# [Material for this exercise]

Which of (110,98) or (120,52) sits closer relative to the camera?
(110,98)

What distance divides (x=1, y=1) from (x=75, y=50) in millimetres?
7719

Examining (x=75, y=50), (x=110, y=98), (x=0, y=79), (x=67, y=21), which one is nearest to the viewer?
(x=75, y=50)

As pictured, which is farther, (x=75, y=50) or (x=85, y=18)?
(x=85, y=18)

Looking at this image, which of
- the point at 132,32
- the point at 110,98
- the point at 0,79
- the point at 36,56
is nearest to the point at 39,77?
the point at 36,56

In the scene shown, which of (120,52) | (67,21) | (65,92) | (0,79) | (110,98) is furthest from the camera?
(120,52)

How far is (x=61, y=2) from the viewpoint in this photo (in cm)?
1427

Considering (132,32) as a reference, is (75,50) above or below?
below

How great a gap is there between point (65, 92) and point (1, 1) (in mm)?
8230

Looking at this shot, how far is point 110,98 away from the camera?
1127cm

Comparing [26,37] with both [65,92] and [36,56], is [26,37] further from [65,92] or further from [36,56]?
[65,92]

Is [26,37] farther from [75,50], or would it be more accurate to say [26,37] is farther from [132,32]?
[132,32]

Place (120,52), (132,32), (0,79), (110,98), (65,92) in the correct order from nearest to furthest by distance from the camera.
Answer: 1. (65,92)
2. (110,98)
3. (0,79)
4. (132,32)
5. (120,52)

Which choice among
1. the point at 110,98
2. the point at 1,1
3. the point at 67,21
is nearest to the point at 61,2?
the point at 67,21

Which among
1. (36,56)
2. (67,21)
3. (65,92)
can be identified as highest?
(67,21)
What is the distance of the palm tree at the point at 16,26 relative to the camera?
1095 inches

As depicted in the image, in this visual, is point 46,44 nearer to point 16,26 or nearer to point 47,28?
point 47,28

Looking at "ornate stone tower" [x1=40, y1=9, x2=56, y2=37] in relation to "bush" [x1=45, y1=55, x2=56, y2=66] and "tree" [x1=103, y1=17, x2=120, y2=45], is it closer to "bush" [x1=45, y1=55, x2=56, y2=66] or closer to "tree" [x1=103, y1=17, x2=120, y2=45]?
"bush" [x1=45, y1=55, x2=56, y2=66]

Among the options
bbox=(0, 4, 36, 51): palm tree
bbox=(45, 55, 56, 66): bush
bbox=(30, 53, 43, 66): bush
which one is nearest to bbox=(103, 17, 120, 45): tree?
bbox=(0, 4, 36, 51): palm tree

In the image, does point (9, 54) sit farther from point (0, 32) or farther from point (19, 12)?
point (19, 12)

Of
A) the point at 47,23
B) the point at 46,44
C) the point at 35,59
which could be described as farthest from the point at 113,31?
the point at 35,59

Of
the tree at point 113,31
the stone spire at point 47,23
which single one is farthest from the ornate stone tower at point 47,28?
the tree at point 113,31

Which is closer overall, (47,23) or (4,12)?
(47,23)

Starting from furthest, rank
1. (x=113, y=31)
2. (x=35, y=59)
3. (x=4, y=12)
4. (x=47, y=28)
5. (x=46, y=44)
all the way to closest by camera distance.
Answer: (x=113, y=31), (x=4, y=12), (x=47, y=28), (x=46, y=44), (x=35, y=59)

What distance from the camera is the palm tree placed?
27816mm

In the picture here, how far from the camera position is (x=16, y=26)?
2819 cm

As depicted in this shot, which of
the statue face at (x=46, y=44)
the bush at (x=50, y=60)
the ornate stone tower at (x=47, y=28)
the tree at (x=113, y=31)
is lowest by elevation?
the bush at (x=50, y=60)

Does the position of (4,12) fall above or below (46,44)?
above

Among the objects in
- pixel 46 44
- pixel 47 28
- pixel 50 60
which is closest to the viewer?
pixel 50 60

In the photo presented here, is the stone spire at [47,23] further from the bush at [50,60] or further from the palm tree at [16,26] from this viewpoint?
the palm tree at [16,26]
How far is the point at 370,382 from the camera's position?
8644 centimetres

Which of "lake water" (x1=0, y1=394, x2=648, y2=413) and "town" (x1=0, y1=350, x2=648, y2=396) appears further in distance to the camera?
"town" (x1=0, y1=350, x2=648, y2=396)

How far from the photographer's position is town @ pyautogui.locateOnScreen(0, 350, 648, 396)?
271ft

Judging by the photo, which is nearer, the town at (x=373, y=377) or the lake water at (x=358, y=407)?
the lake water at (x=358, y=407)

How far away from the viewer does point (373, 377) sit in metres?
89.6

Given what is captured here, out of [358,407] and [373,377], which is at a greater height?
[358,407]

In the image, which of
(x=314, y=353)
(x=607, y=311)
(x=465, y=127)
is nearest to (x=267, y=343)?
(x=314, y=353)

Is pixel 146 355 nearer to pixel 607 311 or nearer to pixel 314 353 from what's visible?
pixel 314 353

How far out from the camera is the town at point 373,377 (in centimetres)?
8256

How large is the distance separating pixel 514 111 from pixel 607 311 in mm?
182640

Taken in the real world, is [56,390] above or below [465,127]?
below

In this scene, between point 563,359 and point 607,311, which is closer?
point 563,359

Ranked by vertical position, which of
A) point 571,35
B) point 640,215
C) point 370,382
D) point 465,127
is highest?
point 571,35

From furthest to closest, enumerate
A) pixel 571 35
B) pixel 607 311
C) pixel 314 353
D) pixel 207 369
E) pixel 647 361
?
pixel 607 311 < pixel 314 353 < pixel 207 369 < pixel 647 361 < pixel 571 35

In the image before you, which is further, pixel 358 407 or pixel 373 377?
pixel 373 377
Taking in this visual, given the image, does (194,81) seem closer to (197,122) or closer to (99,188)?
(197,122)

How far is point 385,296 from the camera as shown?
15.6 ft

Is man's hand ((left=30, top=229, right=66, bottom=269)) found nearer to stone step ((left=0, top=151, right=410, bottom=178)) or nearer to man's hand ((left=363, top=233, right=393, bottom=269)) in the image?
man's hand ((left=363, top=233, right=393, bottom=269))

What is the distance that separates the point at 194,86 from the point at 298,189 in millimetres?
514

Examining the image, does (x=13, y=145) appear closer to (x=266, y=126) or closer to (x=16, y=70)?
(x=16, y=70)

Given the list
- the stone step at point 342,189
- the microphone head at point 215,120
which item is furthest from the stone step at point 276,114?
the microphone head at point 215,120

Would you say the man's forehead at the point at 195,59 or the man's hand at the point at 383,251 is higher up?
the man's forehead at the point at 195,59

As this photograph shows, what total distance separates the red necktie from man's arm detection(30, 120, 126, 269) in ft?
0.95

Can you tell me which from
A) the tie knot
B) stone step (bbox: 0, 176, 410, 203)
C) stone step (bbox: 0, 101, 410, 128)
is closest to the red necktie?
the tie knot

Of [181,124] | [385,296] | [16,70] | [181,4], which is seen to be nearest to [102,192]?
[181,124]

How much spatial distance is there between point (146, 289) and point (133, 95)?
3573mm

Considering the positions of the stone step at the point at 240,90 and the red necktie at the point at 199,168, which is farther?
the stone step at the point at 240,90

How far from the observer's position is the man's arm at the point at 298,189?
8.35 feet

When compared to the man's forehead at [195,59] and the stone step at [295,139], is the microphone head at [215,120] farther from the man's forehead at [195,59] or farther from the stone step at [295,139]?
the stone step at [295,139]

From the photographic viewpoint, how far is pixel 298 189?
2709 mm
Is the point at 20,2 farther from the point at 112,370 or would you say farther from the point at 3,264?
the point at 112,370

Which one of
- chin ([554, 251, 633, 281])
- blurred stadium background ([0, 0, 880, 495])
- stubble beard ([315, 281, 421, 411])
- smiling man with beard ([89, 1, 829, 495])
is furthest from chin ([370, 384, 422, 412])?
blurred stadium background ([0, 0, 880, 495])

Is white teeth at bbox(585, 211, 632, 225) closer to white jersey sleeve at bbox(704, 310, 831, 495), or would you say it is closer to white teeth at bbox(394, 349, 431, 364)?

# [Task to carry out]
Convert the lines from the one containing "From the photographic" through the end of the records, inclusive, into a Markdown table with the columns Row and Line. Omit blank lines.

# [Answer to this task]
| Row | Line |
|---|---|
| 1 | From the photographic viewpoint, how far is pixel 298 189? |
| 2 | 2709 mm |
| 3 | Is the point at 20,2 farther from the point at 112,370 or would you say farther from the point at 3,264? |
| 4 | the point at 112,370 |
| 5 | Which one of |
| 6 | - chin ([554, 251, 633, 281]) |
| 7 | - blurred stadium background ([0, 0, 880, 495]) |
| 8 | - stubble beard ([315, 281, 421, 411]) |
| 9 | - smiling man with beard ([89, 1, 829, 495]) |
| 10 | is furthest from chin ([370, 384, 422, 412])? |
| 11 | blurred stadium background ([0, 0, 880, 495]) |
| 12 | Is white teeth at bbox(585, 211, 632, 225) closer to white jersey sleeve at bbox(704, 310, 831, 495), or would you say it is closer to white teeth at bbox(394, 349, 431, 364)? |